Feds Boost Small Biz Role in Federal Contracting

The White House

Washington, D.C. - Today, the Office of Management and Budget's Office of Federal Procurement Policy and other members of the FAR Council, in close consultation with the Small Business Administration (SBA), released streamlined regulatory coverage on small business contracting. Small businesses are the cornerstone of the U.S. economy.

The nation's 34 million small businesses now account for well over 40 percent of U.S. economic activity and are creating two out of every three net new private sector jobs. Promoting strong small business participation in the federal market is a core objective of the Revolutionary Federal Acquisition Regulation (FAR) Overhaul (RFO), which is returning the FAR to its statutory roots, rewritten in plain language, while removing non-statutory rules when they are not essential to sound procurement.

The release simplifies coverage and reduces the burden on small businesses seeking contracts while preserving important policies requiring agencies to set aside new contracts when there are two or more competitive small businesses capable of performing the work. The FAR coverage also promotes greater competition in the 8(a)-business development program so that small and disadvantaged businesses are better prepared to win work when they graduate from the program.

"The streamlining and common-sense stewardship that has been unleashed by the RFO is a once-in-a-generation win-win for agencies and the many tens of thousands of small business contractors that provide capability to our country. Small businesses will have more manageable access to the federal market, and agencies will be able to leverage their talents to meet mission demands," said Dr. Kevin Rhodes, senior advisor to OMB Director Russell Vought.

The preservation of set-asides and more competitive 8(a) awards will work in conjunction with other regulatory streamlining actions taken by the FAR Council through the RFO that are expected to strengthen small business participation.

SBA will continue working closely with the FAR Council to ensure consistency between updates to its own government-wide rules on small business contracting programs and the changes released today.

BACKGROUND

The Revolutionary FAR Overhaul is the most significant reform to the FAR in its 41-year history. As the FAR Council completes the first phase of the overhaul, the FAR Council has provided relief from more than 1,600 burdensome requirements for agencies and contractors. These reforms open the door for increased participation by innovative small businesses, manufacturers, new entrants, and others who have not traditionally worked with federal agencies.
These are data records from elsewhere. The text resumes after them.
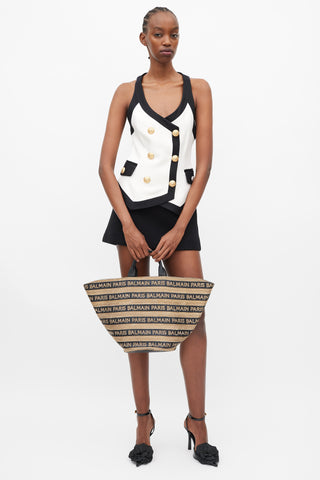 Balmain Brown & Black Raffia Logo Tote Bag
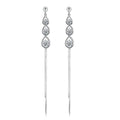 ZHILIAN Stud Earrings 925 Sliver Multi-layer Cubic Zirconia Long Tassel Drop Earrings for Women Party Wear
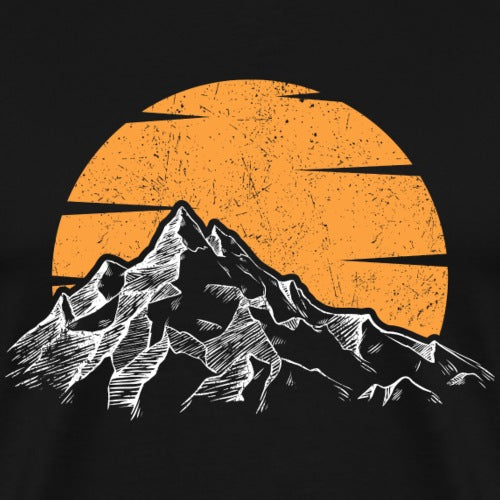 Mountain design with an orange sun on a black background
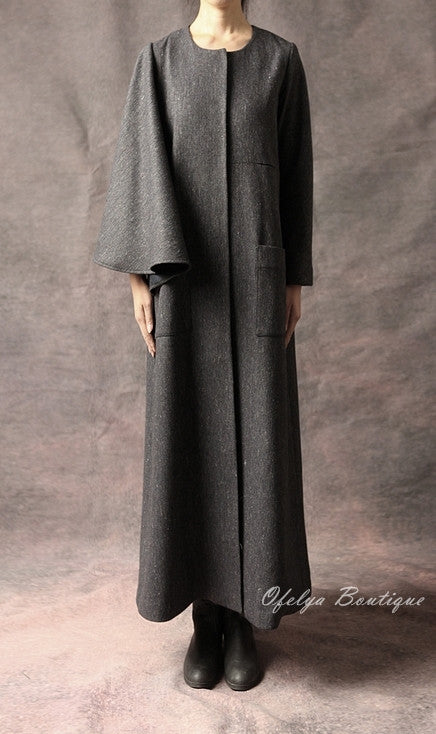 Oversized Big Dress With Two Pockets Stretch Cotton Asymmetric Cape Sleeve Coat/ Winter Woolblend Coat - Ofelya Boutique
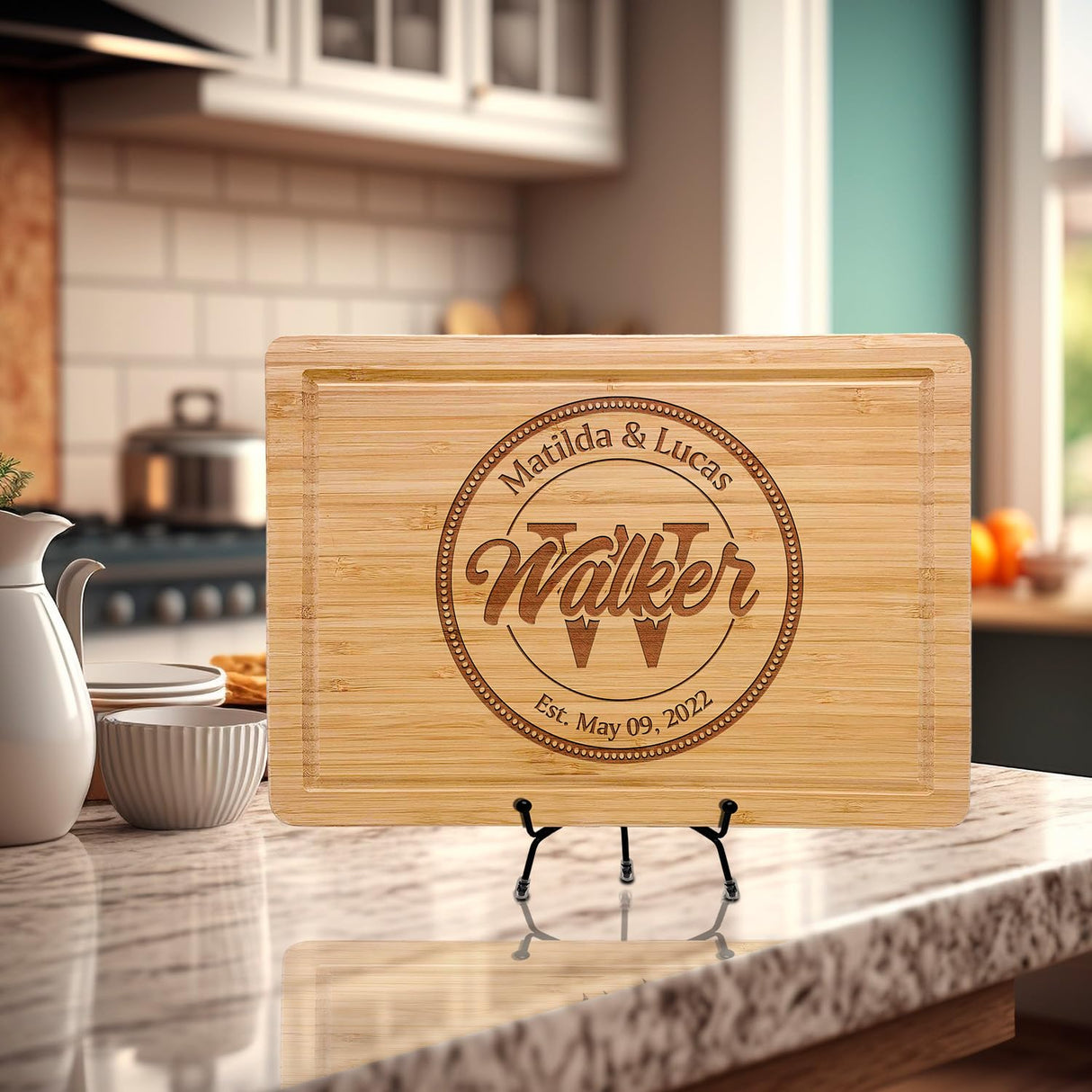 Personalized Cutting Board for Christmas Gift with Couple Names, Christmas Gifts for Couples Unique, Customizable Charcuterie Boards, Anniversary, Kenzal Customized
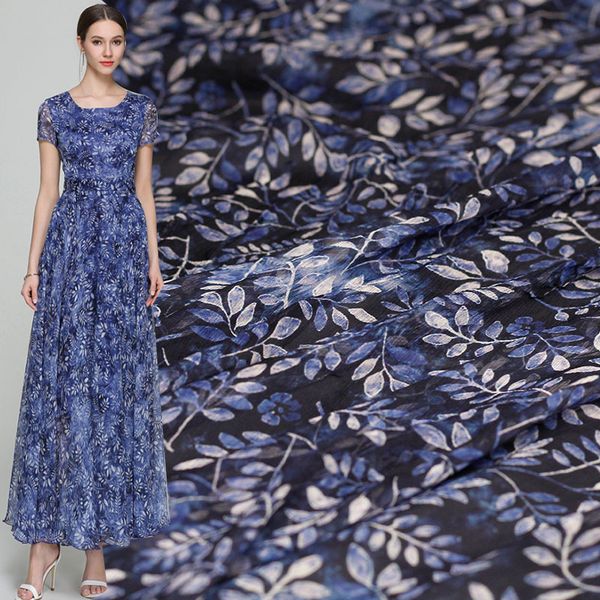 

pearlsilk синий лист печатных crinkle шифон 100% mulberry silk ткани материалы платья лета diy одежды ткани freeshipping, Black;white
The streamlined FAR and non-regulatory resources will collectively form the Strategic Acquisition Guidance (SAG) that provides a common-sense authoritative foundation for nimble response and delivery of mission capability.
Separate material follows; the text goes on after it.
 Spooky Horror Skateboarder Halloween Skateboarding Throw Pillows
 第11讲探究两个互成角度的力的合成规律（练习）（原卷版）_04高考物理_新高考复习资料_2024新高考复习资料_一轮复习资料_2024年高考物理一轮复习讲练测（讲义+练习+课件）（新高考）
During the second phase of the RFO, the FAR Council will turn to formal rulemaking and invite public comment through the Federal Register. The proposed rules will be informed by the deviations issued in phase one, public input on the text received on the RFO website, agency feedback, and other appropriate inputs.
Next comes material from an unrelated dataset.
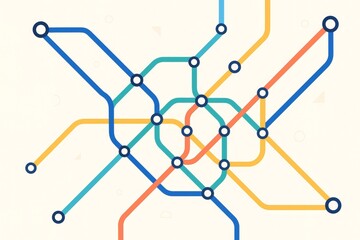 Abstract colorful subway map with intersecting transit lines and circular stations on light background for travel or design template concept. Ai generative
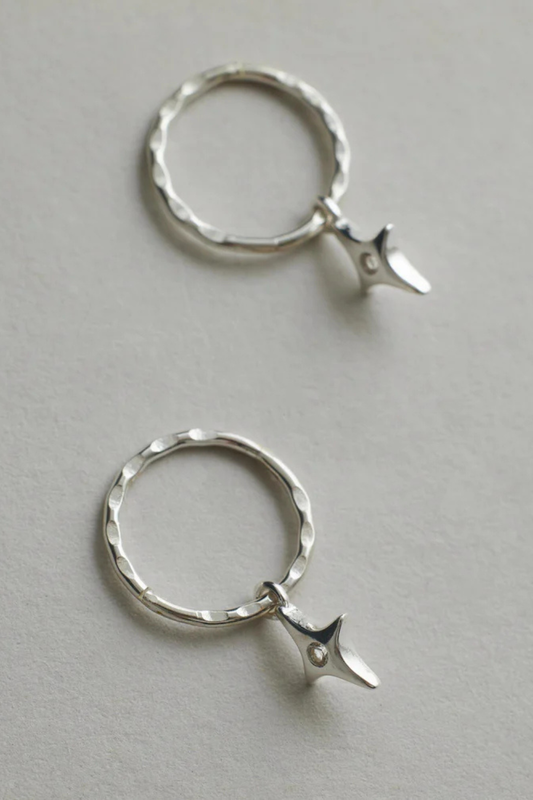Starburst Mini Hoops | Silver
Regulatory streaming actions taken by the FAR Council that are expected to strengthen small business participation in addition to those announced today include:

  • One-third fewer boilerplate government-unique requirements that are not required by statute or executive order for commercial work, which will lower burden for the majority of contracts with small business contractors;
  • Increased use of simplified acquisition procedures that shorten the time from solicitation to award and reduce carrying and other transaction costs;
  • Easier access to government-wide and agency enterprise-wide task and delivery order contracts through encouraged use of "on-ramps" to existing contracts and set-asides for orders under these contracts, both of which are recognized under the RFO as essential tools to sound procurement;
  • Greater emphasis on post-award debriefings that give small businesses the insight they need to be more competitive in future competitions;
  • Reforms that will make it easier over time for contractors to sign up and maintain their registration to do business with the Federal Government in the System for Award Management; and
  • Spotlighting non-regulatory best practices in the new FAR Companion and Practitioner Albums to accelerate adoption of practices that reduce barriers to small business participation, such as use of technical demonstrations that allow small businesses to showcase their capabilities as they would to their private sector customers instead of engaging in costly proposal writing contests.

In addition, direction issued by OMB and adopted by the FAR Council as part of the RFO for agencies to consider government-wide contracts when buying commercial products and services is expected to increase small business awards under contracts that the General Services Administration (GSA) created to build a more resilient federal market. This includes the OASIS+ family of contracts, the premiere government-wide contracts to acquire services and strengthen the contractor base across HubZone small businesses, service-disabled veteran-owned small businesses, women-owned small businesses, and small disadvantaged businesses. OASIS+ offers a full range of professional, technical and support services vital to missions across Government.